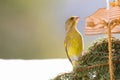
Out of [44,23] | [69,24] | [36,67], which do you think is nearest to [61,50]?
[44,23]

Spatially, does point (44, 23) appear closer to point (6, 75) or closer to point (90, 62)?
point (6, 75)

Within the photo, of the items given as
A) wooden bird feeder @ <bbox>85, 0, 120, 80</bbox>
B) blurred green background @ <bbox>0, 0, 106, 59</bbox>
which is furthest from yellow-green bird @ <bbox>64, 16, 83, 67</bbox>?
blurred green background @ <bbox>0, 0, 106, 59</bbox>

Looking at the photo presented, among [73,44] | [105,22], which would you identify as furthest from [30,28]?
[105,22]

+++

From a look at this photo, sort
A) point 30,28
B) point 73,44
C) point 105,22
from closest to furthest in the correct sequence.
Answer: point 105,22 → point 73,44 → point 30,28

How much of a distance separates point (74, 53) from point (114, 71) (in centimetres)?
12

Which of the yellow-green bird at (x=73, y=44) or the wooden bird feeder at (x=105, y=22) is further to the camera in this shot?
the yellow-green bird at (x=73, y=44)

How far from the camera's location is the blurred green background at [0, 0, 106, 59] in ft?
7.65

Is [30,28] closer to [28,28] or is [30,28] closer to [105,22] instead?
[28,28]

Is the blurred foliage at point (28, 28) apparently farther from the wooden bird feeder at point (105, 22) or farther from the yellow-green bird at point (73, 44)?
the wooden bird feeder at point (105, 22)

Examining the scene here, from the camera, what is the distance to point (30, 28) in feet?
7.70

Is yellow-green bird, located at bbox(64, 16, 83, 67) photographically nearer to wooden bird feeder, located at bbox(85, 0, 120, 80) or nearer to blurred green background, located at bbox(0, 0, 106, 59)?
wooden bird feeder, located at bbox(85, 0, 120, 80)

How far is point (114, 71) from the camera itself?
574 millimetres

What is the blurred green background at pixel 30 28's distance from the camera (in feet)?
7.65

+++

Find every line above that contains the string "this", and copy each of those lines in full.

From a look at this photo, sort
Which of the yellow-green bird at (x=73, y=44) or the wooden bird feeder at (x=105, y=22) is further to the camera in this shot?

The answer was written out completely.